- WHAT YOU ARE ASKED TO DO:
Output all of the entries below precisely as written.
--------------------------------------------------
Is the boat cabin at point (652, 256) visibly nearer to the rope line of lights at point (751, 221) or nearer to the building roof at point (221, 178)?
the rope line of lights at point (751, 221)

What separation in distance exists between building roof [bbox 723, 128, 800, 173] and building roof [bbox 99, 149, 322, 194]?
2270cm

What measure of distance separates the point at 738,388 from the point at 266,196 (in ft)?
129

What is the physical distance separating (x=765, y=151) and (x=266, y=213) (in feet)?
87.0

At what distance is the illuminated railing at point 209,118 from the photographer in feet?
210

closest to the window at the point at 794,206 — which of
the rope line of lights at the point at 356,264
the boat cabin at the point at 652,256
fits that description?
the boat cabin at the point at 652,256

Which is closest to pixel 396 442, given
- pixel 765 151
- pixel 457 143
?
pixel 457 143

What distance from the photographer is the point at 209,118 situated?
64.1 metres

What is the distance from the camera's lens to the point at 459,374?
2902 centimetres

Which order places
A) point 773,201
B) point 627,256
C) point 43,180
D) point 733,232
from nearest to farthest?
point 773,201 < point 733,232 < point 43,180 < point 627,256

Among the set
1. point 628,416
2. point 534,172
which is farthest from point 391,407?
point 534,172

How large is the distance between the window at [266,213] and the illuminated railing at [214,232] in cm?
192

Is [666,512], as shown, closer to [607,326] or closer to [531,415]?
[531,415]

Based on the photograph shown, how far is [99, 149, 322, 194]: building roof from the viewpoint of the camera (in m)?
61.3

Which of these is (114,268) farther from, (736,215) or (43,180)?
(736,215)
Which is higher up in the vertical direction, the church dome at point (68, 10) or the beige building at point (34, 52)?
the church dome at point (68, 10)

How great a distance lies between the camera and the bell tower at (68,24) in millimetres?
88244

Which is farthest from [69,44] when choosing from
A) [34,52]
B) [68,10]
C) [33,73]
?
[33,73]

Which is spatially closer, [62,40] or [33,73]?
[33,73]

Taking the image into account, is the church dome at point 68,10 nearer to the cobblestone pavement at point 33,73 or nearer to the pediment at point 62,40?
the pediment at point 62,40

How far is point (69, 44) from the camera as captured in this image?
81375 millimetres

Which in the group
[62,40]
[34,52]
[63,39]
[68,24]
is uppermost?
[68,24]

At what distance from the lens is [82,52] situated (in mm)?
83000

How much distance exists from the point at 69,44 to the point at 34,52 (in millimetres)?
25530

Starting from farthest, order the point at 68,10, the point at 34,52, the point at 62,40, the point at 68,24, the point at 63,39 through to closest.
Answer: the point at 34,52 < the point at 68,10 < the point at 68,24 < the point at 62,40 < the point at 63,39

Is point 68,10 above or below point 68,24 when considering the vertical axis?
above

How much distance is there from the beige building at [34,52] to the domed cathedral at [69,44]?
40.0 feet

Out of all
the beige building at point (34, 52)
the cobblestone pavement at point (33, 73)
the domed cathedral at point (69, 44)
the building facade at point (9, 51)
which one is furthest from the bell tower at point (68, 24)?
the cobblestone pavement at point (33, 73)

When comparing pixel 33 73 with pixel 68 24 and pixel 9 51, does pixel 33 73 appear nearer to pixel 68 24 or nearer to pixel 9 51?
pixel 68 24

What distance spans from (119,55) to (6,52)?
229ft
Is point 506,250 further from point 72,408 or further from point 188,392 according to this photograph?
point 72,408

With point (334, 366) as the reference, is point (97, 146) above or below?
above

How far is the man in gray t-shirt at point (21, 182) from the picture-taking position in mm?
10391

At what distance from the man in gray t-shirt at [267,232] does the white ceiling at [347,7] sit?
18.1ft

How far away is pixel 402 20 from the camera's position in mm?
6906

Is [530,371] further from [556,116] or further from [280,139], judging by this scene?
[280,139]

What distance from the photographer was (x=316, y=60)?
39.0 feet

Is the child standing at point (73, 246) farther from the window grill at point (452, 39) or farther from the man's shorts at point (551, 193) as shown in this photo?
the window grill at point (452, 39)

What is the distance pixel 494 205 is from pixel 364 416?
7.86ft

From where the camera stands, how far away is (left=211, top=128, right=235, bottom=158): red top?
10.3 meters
--------------------------------------------------
- OUTPUT:
Is the boat cabin at point (652, 256) visibly nearer to the rope line of lights at point (751, 221) or nearer to the building roof at point (221, 178)?
the rope line of lights at point (751, 221)

What separation in distance exists between building roof [bbox 723, 128, 800, 173] and building roof [bbox 99, 149, 322, 194]?
2270cm

What measure of distance separates the point at 738,388 from the point at 266,196 (in ft)?
129

What is the physical distance separating (x=765, y=151) and (x=266, y=213) (in feet)?
87.0

At what distance is the illuminated railing at point 209,118 from the photographer in feet?
210

closest to the window at the point at 794,206 — which of
the rope line of lights at the point at 356,264
the boat cabin at the point at 652,256
fits that description?
the boat cabin at the point at 652,256

Which is closest to pixel 396 442, given
- pixel 765 151
- pixel 457 143
?
pixel 457 143

What distance from the photographer is the point at 209,118 situated?
64.1 metres

What is the distance from the camera's lens to the point at 459,374?
2902 centimetres

Which order places
A) point 773,201
B) point 627,256
C) point 43,180
D) point 733,232
from nearest to farthest?
point 773,201 < point 733,232 < point 43,180 < point 627,256

Among the set
1. point 628,416
2. point 534,172
which is farthest from point 391,407?
point 534,172

How large is the distance between the window at [266,213] and the illuminated railing at [214,232] in cm?
192

Is [666,512], as shown, closer to [607,326] or closer to [531,415]?
[531,415]

Based on the photograph shown, how far is [99, 149, 322, 194]: building roof from the viewpoint of the camera (in m)?
61.3

Which of these is (114,268) farther from, (736,215) or (43,180)?
(736,215)
Which is higher up in the vertical direction, the church dome at point (68, 10) or the beige building at point (34, 52)?
the church dome at point (68, 10)

How great a distance lies between the camera and the bell tower at (68,24) in millimetres?
88244

Which is farthest from [69,44] when choosing from
A) [34,52]
B) [68,10]
C) [33,73]
?
[33,73]

Which is spatially closer, [62,40] or [33,73]?
[33,73]

Taking the image into account, is the church dome at point 68,10 nearer to the cobblestone pavement at point 33,73 or nearer to the pediment at point 62,40?
the pediment at point 62,40

How far is point (69, 44) from the camera as captured in this image?
81375 millimetres

Which in the group
[62,40]
[34,52]
[63,39]
[68,24]
is uppermost?
[68,24]

At what distance from the lens is [82,52] situated (in mm)?
83000

How much distance exists from the point at 69,44 to the point at 34,52 (in millimetres)?
25530

Starting from farthest, order the point at 68,10, the point at 34,52, the point at 62,40, the point at 68,24, the point at 63,39 through to closest.
Answer: the point at 34,52 < the point at 68,10 < the point at 68,24 < the point at 62,40 < the point at 63,39

Is point 68,10 above or below point 68,24 when considering the vertical axis?
above

How much distance is there from the beige building at [34,52] to the domed cathedral at [69,44]?
40.0 feet

Out of all
the beige building at point (34, 52)
the cobblestone pavement at point (33, 73)
the domed cathedral at point (69, 44)
the building facade at point (9, 51)
which one is furthest from the bell tower at point (68, 24)?
the cobblestone pavement at point (33, 73)

When comparing pixel 33 73 with pixel 68 24 and pixel 9 51, does pixel 33 73 appear nearer to pixel 68 24 or nearer to pixel 9 51?
pixel 68 24

What distance spans from (119,55) to (6,52)?
229ft
Is point 506,250 further from point 72,408 or further from point 188,392 according to this photograph?
point 72,408

With point (334, 366) as the reference, is point (97, 146) above or below?
above

How far is the man in gray t-shirt at point (21, 182) from the picture-taking position in mm?
10391

At what distance from the man in gray t-shirt at [267,232] does the white ceiling at [347,7] sit?
18.1ft

How far away is pixel 402 20 from the camera's position in mm?
6906

Is [530,371] further from [556,116] or further from [280,139], judging by this scene?
[280,139]

What distance from the photographer was (x=316, y=60)?
39.0 feet

Is the child standing at point (73, 246) farther from the window grill at point (452, 39) or farther from the man's shorts at point (551, 193) as shown in this photo?
the window grill at point (452, 39)

What is the distance pixel 494 205 is from pixel 364 416?
7.86ft

From where the camera stands, how far away is (left=211, top=128, right=235, bottom=158): red top?
10.3 meters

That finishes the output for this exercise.